** SOURCE TEXT follows **

Lee Richardson Zoo is happy to welcome two young male African lions to Garden City. Asani and Bantu, both 2 years old, arrived from Zoo Miami in Florida and made their first public appearance in Garden City on Thursday after having some time to adjust to their new home.
The move was recommended as part of the Association of Zoos and Aquariums’ Species Survival Plan (SSP). The SSP is a collaborative effort working toward genetically and demographically healthy populations to aid in the conservation of the species.
“I’m looking forward to watching them grow up and play with all the enrichment we’ll offer them,” said primary lion keeper Rachel Meili. “I’m sure those who visit the zoo will have a marvelous time too.”
Bantu is slightly darker and larger than his brother Asani. Bantu also has a fuller mane. Due to their ages, their manes still have a way to go before they compare to that of Razi, the 10-year-old male who also lives at Lee Richardson Zoo. The brothers and Razi’s family will live at the zoo as separate prides.

** End of SOURCE TEXT **
** EXTRACTED RECORDS follows **

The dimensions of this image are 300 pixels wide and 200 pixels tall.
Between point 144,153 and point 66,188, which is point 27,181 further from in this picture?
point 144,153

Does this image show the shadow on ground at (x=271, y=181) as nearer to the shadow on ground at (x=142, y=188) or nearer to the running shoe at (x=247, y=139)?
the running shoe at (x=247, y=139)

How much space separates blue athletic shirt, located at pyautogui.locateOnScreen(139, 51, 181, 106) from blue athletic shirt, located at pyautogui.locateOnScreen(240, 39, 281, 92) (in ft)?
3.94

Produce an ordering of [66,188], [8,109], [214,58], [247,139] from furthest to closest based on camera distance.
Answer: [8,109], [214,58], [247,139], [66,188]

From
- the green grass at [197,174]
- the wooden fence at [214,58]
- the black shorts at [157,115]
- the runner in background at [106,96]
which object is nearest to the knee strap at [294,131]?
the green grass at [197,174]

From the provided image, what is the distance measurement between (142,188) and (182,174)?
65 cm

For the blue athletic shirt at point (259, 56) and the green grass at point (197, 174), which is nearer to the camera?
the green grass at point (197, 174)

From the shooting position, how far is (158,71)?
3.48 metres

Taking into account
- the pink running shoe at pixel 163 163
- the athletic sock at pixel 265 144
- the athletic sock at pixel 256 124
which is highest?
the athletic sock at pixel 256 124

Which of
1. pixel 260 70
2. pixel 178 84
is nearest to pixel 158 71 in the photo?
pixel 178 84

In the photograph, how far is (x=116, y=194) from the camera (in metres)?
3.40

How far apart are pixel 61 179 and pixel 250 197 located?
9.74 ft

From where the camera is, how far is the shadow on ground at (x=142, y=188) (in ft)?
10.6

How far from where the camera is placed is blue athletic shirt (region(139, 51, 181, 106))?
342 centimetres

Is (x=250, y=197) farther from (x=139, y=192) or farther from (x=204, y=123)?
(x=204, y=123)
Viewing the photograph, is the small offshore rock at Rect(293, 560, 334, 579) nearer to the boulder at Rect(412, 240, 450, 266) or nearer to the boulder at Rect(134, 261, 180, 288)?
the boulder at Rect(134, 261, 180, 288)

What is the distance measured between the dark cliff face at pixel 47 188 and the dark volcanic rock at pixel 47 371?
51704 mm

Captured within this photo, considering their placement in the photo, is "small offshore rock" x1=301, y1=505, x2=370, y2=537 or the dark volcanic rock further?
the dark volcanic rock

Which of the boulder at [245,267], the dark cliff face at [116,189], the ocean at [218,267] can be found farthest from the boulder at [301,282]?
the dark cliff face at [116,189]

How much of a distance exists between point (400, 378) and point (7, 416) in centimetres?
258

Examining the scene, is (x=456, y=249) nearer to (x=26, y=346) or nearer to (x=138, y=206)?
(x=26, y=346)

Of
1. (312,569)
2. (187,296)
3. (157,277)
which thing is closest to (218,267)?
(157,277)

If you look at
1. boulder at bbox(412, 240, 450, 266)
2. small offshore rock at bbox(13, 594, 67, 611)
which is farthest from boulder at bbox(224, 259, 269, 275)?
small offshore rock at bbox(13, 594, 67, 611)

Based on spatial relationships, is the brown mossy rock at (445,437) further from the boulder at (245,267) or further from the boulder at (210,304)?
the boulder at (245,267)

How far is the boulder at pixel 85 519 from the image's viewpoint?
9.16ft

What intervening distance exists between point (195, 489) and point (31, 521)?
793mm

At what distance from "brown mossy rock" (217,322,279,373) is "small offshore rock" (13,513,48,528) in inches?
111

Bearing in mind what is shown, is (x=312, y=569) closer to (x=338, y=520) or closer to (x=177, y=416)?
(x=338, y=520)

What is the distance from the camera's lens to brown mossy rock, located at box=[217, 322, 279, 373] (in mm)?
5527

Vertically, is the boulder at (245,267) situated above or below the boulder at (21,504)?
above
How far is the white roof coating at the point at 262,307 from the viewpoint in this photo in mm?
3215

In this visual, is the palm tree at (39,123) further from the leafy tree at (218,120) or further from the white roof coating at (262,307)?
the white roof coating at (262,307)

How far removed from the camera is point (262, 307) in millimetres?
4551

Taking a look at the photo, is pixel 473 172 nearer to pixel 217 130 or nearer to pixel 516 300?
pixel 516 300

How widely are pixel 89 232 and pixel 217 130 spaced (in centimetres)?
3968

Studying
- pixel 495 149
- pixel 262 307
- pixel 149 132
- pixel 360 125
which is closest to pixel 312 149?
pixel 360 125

** End of EXTRACTED RECORDS **

YOUR TASKS →
**A.** Please change "prides" to "groups" in the lion article, then give everything from "The move was" down to "as separate prides.".
**B.** According to the lion article, why was the brothers' move to Garden City recommended?
These rows were drawn from a separate source.

OUTPUTS IN ORDER →
**A.**
The move was recommended as part of the Association of Zoos and Aquariums’ Species Survival Plan (SSP). The SSP is a collaborative effort working toward genetically and demographically healthy populations to aid in the conservation of the species.
“I’m looking forward to watching them grow up and play with all the enrichment we’ll offer them,” said primary lion keeper Rachel Meili. “I’m sure those who visit the zoo will have a marvelous time too.”
Bantu is slightly darker and larger than his brother Asani. Bantu also has a fuller mane. Due to their ages, their manes still have a way to go before they compare to that of Razi, the 10-year-old male who also lives at Lee Richardson Zoo. The brothers and Razi’s family will live at the zoo as separate groups.

**B.** The Association of Zoos and Aquariums' Species Survival Plan (SSP) recommended the move. The SSP is a collaborative effort working toward genetically and demographically healthy populations to aid in the conservation of the species.